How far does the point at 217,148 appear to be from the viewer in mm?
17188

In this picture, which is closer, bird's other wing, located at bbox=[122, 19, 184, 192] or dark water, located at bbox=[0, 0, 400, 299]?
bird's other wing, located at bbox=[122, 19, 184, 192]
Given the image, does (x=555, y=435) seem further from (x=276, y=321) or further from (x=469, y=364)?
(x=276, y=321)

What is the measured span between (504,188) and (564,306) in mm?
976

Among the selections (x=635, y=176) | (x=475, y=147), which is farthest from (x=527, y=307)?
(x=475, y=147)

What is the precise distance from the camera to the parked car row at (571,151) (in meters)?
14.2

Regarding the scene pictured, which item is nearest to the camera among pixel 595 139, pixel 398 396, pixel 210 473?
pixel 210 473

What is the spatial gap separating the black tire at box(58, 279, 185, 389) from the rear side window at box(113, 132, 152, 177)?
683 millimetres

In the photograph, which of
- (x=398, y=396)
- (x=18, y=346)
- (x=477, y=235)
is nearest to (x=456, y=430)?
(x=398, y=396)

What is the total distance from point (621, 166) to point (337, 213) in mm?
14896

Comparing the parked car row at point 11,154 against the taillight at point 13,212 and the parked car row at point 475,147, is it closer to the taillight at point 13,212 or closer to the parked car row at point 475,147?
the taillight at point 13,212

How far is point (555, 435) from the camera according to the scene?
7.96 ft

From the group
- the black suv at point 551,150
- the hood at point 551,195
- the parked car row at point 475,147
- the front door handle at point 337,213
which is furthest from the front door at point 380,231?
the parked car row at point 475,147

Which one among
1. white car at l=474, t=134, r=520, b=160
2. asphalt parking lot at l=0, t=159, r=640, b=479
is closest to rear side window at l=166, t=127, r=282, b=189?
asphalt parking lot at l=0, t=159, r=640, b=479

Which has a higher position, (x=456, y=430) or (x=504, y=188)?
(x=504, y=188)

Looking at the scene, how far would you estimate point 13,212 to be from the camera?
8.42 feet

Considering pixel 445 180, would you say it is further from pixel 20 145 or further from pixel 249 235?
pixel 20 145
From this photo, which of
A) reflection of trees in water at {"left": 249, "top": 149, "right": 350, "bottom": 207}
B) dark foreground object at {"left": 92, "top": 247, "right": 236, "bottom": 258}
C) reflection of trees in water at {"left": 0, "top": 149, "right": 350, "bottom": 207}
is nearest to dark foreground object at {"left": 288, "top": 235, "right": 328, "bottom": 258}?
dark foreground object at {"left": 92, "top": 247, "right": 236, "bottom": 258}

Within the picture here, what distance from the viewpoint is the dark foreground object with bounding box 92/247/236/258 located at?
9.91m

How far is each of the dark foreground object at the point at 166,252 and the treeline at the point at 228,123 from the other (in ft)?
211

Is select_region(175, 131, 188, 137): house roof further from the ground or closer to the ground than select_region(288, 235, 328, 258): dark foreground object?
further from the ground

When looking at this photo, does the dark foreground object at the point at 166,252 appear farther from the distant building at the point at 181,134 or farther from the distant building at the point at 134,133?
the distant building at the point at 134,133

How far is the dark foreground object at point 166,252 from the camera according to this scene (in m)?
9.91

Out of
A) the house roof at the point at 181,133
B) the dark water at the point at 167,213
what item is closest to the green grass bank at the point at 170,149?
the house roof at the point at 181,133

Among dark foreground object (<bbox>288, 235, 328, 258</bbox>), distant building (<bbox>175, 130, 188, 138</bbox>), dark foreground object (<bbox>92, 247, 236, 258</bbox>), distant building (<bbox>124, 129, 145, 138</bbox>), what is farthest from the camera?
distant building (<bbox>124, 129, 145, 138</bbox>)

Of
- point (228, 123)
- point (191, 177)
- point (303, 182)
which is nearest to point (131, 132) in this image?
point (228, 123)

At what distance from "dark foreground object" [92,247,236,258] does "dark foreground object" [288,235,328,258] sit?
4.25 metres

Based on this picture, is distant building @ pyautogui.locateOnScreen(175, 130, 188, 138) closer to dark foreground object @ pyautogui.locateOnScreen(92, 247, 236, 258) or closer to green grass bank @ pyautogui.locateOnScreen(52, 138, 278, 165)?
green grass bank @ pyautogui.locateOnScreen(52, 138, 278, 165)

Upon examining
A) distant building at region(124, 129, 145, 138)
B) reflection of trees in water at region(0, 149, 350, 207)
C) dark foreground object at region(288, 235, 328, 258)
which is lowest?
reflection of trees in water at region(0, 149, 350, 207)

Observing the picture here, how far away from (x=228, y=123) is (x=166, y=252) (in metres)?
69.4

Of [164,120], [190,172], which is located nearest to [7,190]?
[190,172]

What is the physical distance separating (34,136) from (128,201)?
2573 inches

+++

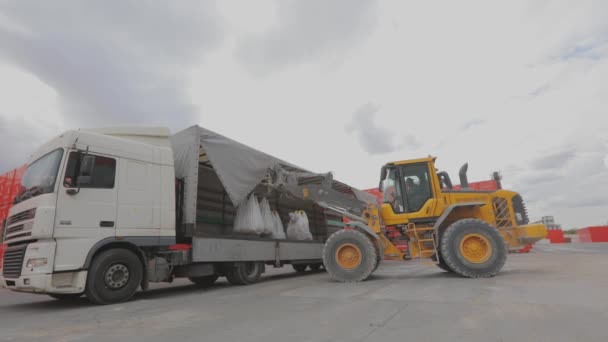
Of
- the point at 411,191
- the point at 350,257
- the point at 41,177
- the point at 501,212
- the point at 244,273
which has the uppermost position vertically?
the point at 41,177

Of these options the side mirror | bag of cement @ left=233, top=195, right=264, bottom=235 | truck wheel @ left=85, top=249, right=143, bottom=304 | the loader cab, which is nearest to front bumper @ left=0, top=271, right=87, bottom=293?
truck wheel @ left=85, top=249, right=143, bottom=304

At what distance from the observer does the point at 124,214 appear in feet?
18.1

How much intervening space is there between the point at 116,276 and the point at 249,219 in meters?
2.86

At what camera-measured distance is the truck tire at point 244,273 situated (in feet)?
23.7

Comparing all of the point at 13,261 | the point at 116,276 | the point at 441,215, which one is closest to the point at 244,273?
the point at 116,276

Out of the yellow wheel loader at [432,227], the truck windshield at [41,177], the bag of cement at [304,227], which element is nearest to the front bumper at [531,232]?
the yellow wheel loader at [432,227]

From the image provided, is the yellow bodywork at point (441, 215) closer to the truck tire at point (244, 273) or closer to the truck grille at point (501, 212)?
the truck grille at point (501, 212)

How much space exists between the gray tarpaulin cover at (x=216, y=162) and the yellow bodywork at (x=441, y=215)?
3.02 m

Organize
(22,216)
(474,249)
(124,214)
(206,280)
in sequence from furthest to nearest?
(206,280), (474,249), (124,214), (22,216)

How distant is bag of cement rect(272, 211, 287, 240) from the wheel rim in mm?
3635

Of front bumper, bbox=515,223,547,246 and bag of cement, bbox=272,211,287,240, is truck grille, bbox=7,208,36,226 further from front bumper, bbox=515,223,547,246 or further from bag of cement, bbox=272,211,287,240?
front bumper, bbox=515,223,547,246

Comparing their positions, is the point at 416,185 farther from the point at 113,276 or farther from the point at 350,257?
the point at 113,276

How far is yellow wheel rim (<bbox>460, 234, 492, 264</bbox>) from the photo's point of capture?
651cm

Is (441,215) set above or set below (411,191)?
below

+++

### Stated exercise
Please turn the entries starting at the line containing "What is the physical" and ending at the line containing "2573 inches" into a two-column CSV with the headers input and output, one row per entry. Put each entry's text and its answer in one quoted field apiece, with line breaks changed to spaces.

### Result of this task
input,output
"What is the physical distance separating (34,136) from (128,201)?","2573 inches"